01840: Health Implications of Early Spay/Neuter on Canine Health

The effects of neutering at various ages are also examined with regard to mammary cancer, urinary incontinence, and pyometra in females.
The research over the past year covers the popular German Shepherd Dog, the most important military and police canine.
German Shepherd Dog
We found that 7% of intact males and 5% of intact females were diagnosed with one or more joint disorders. But neutering in either sex at less than 6 months, or between 6 months and 11 months, increased the incidence of one or more joint disorders by 3-fold over that of the intact dogs, resulting in as high as 22% of dogs having a joint disorder.
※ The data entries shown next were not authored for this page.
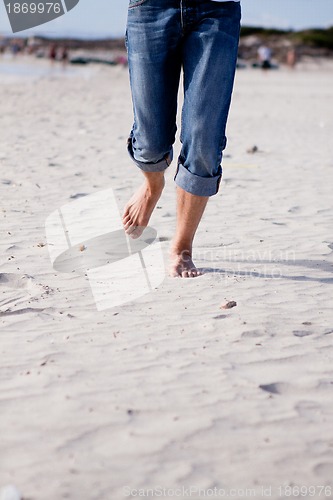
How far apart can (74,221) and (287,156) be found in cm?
332

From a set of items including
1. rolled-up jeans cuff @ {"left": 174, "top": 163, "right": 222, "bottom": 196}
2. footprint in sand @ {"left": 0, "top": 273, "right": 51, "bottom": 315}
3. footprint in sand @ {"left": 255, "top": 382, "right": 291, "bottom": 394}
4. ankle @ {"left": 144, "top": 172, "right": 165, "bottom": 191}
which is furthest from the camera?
ankle @ {"left": 144, "top": 172, "right": 165, "bottom": 191}

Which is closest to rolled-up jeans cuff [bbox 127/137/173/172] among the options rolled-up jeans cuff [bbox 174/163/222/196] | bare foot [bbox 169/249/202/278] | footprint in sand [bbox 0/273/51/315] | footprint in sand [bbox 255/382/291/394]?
rolled-up jeans cuff [bbox 174/163/222/196]

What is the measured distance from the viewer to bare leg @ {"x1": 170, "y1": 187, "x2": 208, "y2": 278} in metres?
3.00

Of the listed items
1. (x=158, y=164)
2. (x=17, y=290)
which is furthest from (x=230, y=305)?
(x=17, y=290)

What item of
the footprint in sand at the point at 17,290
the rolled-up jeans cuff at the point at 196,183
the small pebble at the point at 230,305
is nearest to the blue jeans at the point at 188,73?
the rolled-up jeans cuff at the point at 196,183

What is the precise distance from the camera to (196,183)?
292cm

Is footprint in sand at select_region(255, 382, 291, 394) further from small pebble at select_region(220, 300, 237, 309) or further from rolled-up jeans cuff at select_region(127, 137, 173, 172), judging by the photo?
rolled-up jeans cuff at select_region(127, 137, 173, 172)

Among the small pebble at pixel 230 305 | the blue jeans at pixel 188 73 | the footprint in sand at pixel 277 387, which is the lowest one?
the small pebble at pixel 230 305

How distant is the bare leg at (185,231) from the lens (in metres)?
3.00

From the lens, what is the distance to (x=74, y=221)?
13.1ft

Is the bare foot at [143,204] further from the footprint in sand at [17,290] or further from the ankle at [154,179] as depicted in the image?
the footprint in sand at [17,290]

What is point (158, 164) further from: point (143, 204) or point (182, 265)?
point (182, 265)

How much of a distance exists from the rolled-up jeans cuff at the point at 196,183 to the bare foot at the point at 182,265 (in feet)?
1.04

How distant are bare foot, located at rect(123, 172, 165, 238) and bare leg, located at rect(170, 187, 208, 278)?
0.80ft
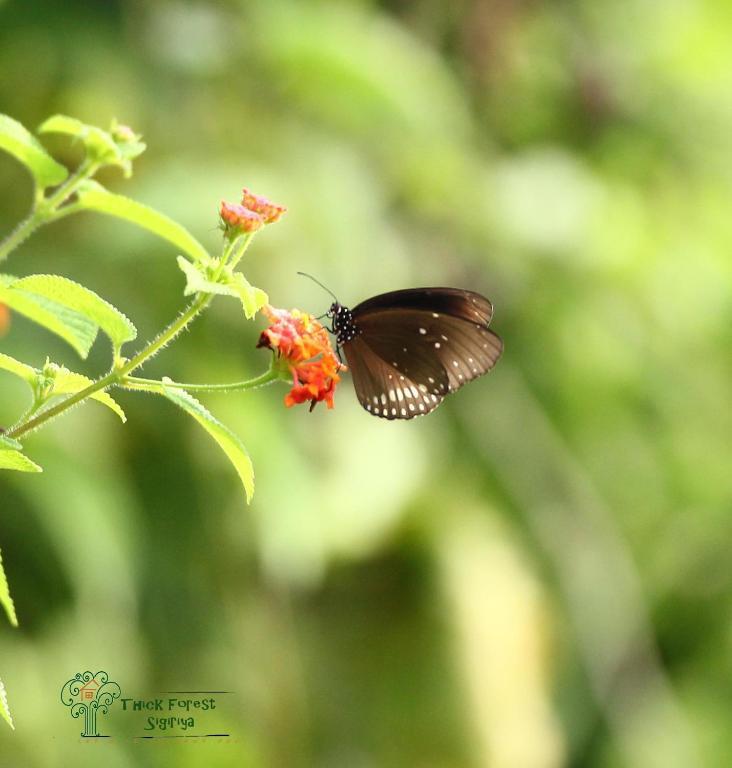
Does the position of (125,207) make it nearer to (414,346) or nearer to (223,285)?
(223,285)

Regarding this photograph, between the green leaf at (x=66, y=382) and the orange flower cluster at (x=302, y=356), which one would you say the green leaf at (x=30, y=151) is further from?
the orange flower cluster at (x=302, y=356)

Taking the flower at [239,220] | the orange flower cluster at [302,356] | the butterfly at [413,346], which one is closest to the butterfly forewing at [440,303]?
the butterfly at [413,346]

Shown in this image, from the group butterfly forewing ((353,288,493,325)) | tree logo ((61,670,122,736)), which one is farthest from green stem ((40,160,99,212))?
tree logo ((61,670,122,736))

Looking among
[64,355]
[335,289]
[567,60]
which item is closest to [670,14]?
[567,60]

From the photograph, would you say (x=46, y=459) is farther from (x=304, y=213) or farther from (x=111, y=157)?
(x=111, y=157)

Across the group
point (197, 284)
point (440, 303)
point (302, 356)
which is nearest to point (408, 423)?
point (440, 303)

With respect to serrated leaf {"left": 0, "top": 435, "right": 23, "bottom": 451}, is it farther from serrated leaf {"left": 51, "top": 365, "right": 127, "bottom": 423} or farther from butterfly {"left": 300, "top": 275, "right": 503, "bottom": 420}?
butterfly {"left": 300, "top": 275, "right": 503, "bottom": 420}

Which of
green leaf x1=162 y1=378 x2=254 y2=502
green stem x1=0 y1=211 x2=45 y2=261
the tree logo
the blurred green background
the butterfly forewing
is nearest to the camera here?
green stem x1=0 y1=211 x2=45 y2=261
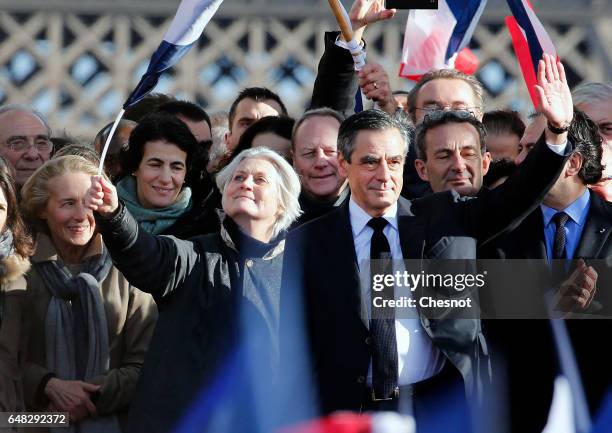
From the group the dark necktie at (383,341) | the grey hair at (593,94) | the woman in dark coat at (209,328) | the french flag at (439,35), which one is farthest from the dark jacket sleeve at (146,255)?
the french flag at (439,35)

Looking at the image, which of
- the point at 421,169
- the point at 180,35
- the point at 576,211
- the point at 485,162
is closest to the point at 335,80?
the point at 421,169

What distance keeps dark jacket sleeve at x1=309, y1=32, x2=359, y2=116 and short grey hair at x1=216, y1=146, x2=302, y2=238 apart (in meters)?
0.93

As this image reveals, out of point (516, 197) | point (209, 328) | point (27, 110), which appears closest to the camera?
point (516, 197)

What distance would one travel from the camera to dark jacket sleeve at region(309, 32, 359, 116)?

The occurrence of the cancers we followed in this breed was especially low in the intact males and females – 3% or less – and was not affected in either sex by neutering. Urinary incontinence, a very inconvenient problem in some females, did not occur in any intact females, but got as high as 7% in females neutered in the first year.
German Shepherd, Bottom Line
Delaying neutering and spaying (if done) in German Shepherd Dogs until they are at least 1 year old markedly reduces the likelihood of one or more disabling joint disorders. Delaying spaying of females beyond 1 year also reduces the chance of urinary incontinence, while not increasing the chance of mammary cancer.